## [Excerpted passage]
....................
Dairies generate revenue along with increasing odor problem

Rebecca Boone
Associated Press The Spokesman Review

JEROME, Idaho _ John Beukers’ dairy is 64 times as large as it was when he first moved to Idaho nearly 30 years ago.

He started with 75 cows and one little barn. Now he has rows of buildings, acres of corn and 4,800 cows, each giving about 90 pounds of milk a day — not to mention the manure.

Beukers isn’t alone. Since 1979 the number of cows in south-central Idaho has increased nearly 380 percent, and dairy now generates more revenue than any other commodity in the state.

But some say that money comes at too high a cost.

"I grew up in Boise, so when I first moved to the country I thought it was the most wholesome, healthy lifestyle anyone could find," said Bert Redfern, now a Hailey resident and chairman of the Confined Animal Feeding Operation Accountability Project.

Redfern bought a home south of Buhl with her husband in 1980, picking the location because it was far from the large dairies springing up along the north side of the Magic Valley.

But nine years later a dairy moved into Redfern’s neighborhood and quickly grew from 300 to 3,000 cows.

Eventually, Redfern claimed, the overpowering smell of cow manure and concerns about water safety drove her from the neighborhood and into grass-roots activism against the dairy industry.

"It’s very difficult and very costly to point the finger at what seems to be the problem and prove it," Redfern said. "It’s frustrating for neighborhoods."

It’s frustrating for dairymen too, said Beukers. His dairy — like the dairy in Redfern’s old neighborhood — has been the subject of complaints from neighbors to state oversight agencies.
....................
## [Source material]
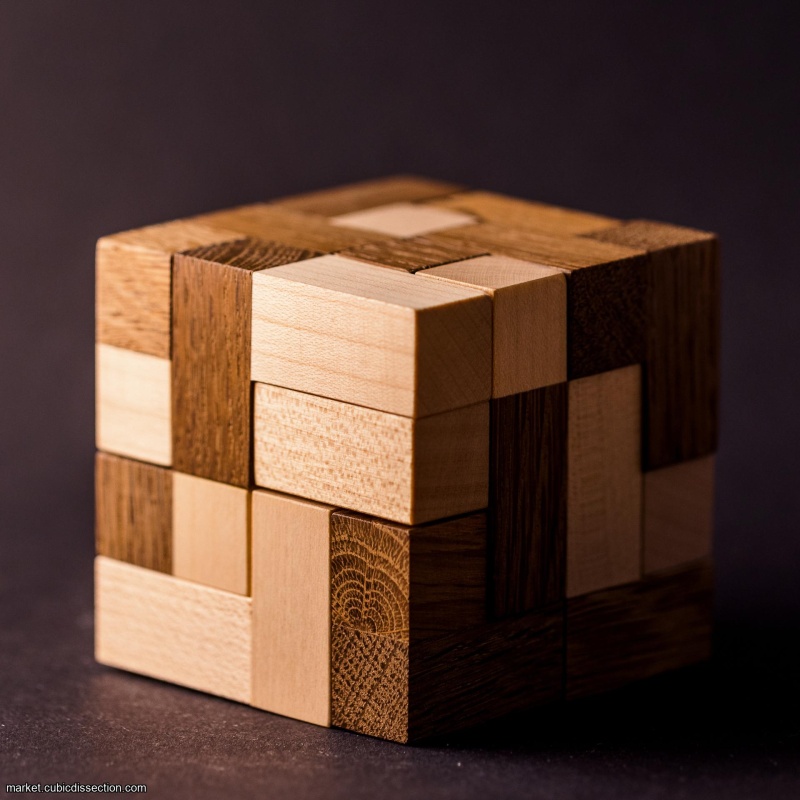 Convolution by Stewart Coffin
....................
## [Work order 1]
Please summarize the passage on Idaho's dairy growth in two sentences.
## [Work order 2]
Pick up the Idaho dairy passage after its final sentence and carry it forward.

## [Expected answer 1]
Dairy farming in south-central Idaho has expanded sharply: John Beukers' operation grew from 75 cows to 4,800, and dairy now brings in more revenue than any other commodity in the state. Critics such as Bert Redfern say the growth costs too much, citing manure odor and water safety concerns, and Beukers' dairy has also drawn neighbor complaints to state oversight agencies.

## [Expected answer 2]
In an effort to reduce odor and pollution from cow waste, Beukers will soon build the state’s first anaerobic digester, a machine designed to turn the methane from manure into electricity.

"These animals don’t care what it smells like. They’re not going to give me one drop more of milk if I do a real nice job," Beukers said. "I feel bad because I haven’t kept my promise to my neighbors even though I’m trying to reduce the smell. It’s new to us, too, and it’s frustrating."

Odor complaints against dairies increased as more people moved to rural areas, he said, and as industry competition forced dairy owners to expand to survive.

"Really this whole odor and manure handling issue is fairly new," Beukers said. "Human sewage treatment doesn’t cross over very well to cow manure, and at this point we’re still using Band-Aids."

Meanwhile, he said, dairies have become the backbone of Idaho’s agriculture industry. All those cows must eat, and Beukers’ 4,800 cattle eat nearly 14,000 acres of corn a year. Though he grows much of the feed, he also buys corn from local farmers.

"That’s what’s really made farming in this community work. Potatoes are going by the wayside. Beans are not doing that well. But dairies have been really good for farmers in the area," he said.

Indeed, the potato state now earns more money from its raw milk used to produce cheese. Raw milk has outpaced potato revenue by millions of dollars.

In 1985, milk brought in nearly $289 million, while potatoes earned about $348 million. By 2001, revenues from milk reached more than $1 billion, almost double the revenue from potatoes at $551 million.

A Boise State University study commissioned by The Milk Producers of Idaho and The United Dairymen of Idaho estimated that dairies provided about $70 million in property, income, sales and corporate tax revenues that year, as well as about 7,700 jobs at dairies and milk processing plants throughout southern Idaho.

In past decades, dairymen were drawn to Idaho because of relatively low property prices, the arid climate and the number of milk processing plants in the state.

But Beukers predicts the influx is over.

"The environment has changed in Idaho — we’re not that welcome anymore," he said. "The state is going to see fewer dairies, but they’re going to be bigger. We have to expand to survive."

Those big dairies are the problem, said Duane Reynolds, chairman of the Sierra Club’s Northern Rockies Chapter.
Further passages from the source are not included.